■ **Document excerpt**:

By Anne Semmes
Gratitude Groves introduced as a living monument to the town’s first responders
The Town of Greenwich has grown significantly greener coming out of the grip of a pandemic thanks to a humane gesture toward those frontline workers and local heroes who have served the community in this devastating time of Covid-19. The Greenwich Tree Conservancy (GTC) partnering with the Department of Parks and Recreation are planting a total of 42 trees in four Gratitude Groves across town.
Last Friday, the first Gratitude Grove located on the slopes of Havemeyer Park, behind Greenwich Common, was officially celebrated on Arbor Day. Some 30 people gathered before a half dozen of 15 newly planted Carolina Silverbell trees.
First Selectman Fred Camillo did not have far to travel to salute this new green gift to the Town.
“When the story of this pandemic is written,” he began, “It’s not going to only be about the devastation that it caused, it’s going to be about frontline workers, first responders, people who cleaned our buildings and kept us safe and clean. People delivered food, people who picked up our trash…And we salute them…This is what this Gratitude Grove is going to be.”
Cheryl Dunson, GTC president, in her opening remarks, cited the Gratitude Grove as “a living remembrance and recognition for those today who have helped us so much during this pandemic” “Heroism comes in many forms,” she said, “Whether they be in the hospital, on the road, in our homes.”

■ **Records supplied**:
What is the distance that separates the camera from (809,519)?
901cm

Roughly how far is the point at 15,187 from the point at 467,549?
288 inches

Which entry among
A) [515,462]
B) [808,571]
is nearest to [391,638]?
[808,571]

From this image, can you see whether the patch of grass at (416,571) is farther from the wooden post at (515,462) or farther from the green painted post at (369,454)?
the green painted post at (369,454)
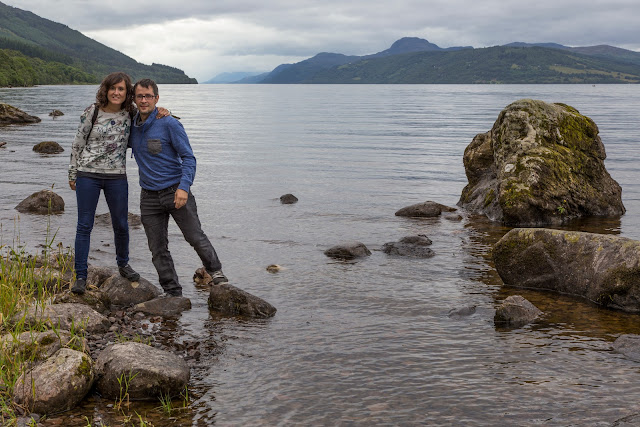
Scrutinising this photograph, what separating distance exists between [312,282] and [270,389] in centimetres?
498

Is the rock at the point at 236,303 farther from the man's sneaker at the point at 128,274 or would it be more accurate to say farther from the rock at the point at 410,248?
the rock at the point at 410,248

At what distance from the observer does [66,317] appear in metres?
8.87

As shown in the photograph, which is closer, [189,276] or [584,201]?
[189,276]

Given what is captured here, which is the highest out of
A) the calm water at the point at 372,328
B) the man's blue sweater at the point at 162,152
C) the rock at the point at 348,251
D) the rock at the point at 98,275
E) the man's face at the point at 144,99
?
the man's face at the point at 144,99

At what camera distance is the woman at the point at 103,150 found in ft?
31.0

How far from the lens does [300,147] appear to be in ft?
137

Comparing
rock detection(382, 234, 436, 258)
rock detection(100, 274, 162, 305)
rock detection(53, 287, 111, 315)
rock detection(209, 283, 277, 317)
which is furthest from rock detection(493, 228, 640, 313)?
rock detection(53, 287, 111, 315)

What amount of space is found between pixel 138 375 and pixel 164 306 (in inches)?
129

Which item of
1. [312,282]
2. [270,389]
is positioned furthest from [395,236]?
[270,389]

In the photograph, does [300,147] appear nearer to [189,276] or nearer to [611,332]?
[189,276]

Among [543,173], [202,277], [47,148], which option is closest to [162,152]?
[202,277]

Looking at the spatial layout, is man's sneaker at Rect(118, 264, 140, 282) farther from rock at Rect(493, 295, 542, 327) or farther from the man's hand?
rock at Rect(493, 295, 542, 327)

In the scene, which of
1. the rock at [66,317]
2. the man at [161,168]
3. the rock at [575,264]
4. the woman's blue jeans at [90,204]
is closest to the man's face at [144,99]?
the man at [161,168]

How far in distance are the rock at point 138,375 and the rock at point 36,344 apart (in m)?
0.67
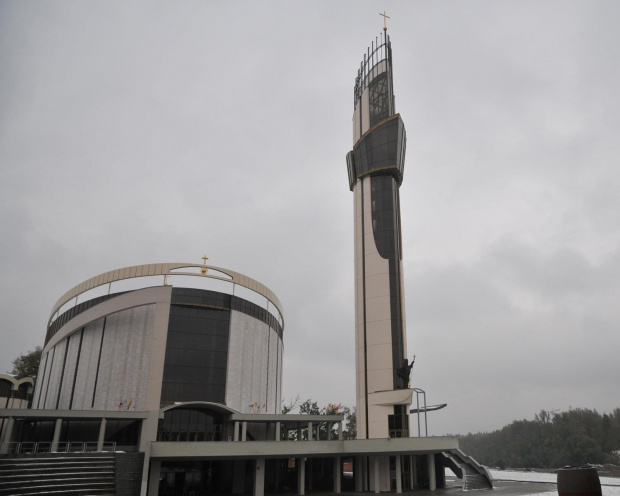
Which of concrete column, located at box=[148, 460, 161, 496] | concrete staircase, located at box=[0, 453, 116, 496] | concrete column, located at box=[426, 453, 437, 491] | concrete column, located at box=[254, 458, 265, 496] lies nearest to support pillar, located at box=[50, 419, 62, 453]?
concrete staircase, located at box=[0, 453, 116, 496]

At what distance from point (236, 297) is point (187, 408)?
32.0ft

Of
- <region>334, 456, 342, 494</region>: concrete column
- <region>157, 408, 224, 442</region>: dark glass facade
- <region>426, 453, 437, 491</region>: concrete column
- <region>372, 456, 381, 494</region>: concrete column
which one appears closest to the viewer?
<region>157, 408, 224, 442</region>: dark glass facade

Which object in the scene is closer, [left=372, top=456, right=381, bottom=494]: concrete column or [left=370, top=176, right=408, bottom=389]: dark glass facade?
[left=372, top=456, right=381, bottom=494]: concrete column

■ **Aim of the task**:
Please continue the article on Greenwich's Gratitude Groves from the point where it stops. These items have no connection to the text about the Gratitude Grove.

■ **Exercise output**:
Dunson introduced surely one of those heroes, Greenwich Hospital CEO Diane Kelly. “We’re grateful to be here to honor the first responders in a beautiful tribute to see something at the end of what we think is the crisis part of the pandemic. It’s spring. Its hope, its renewal.” Kelly had spoken earlier of how she sees the Greenwich community putting “in the forefront what everyone can enjoy and that’s the nature –especially during this time of COVID when we’ve all been isolating.”
Chief of Police Jim Heavey addressed attending Greenwich Fire Chief Joseph McHugh, and GEMS director Tracy Schietinger in his remarks. “It was a difficult position that we were all in responding to all these multiple emergencies. But the community backed us up with just small gestures of support which really made a difference – and this is even a bigger gesture of support. We’re going to make sure that all of our staff know about this, and the recognition that they’re continuing to get because they’re still out there doing the job for us every day.”
JoAnn Messina, GTC executive director, then invited Acting Deputy Tree Warden Joe Kaye to address the specific species of each of the four Gratitude Groves. “Each Grove has been created to have their own unique scenery in our Parks,” he said. At the Montgomery Pinetum, seven Pawpaw trees planted. At Greenwich Point 13 Persimmon trees planted. At Western Greenwich Civic Center seven hackberry trees planted. And in Havemeyer Park those 15 Carolina Silver Bells, he said, “will delight both insects and people with their early white bell-shaped spring blooms.”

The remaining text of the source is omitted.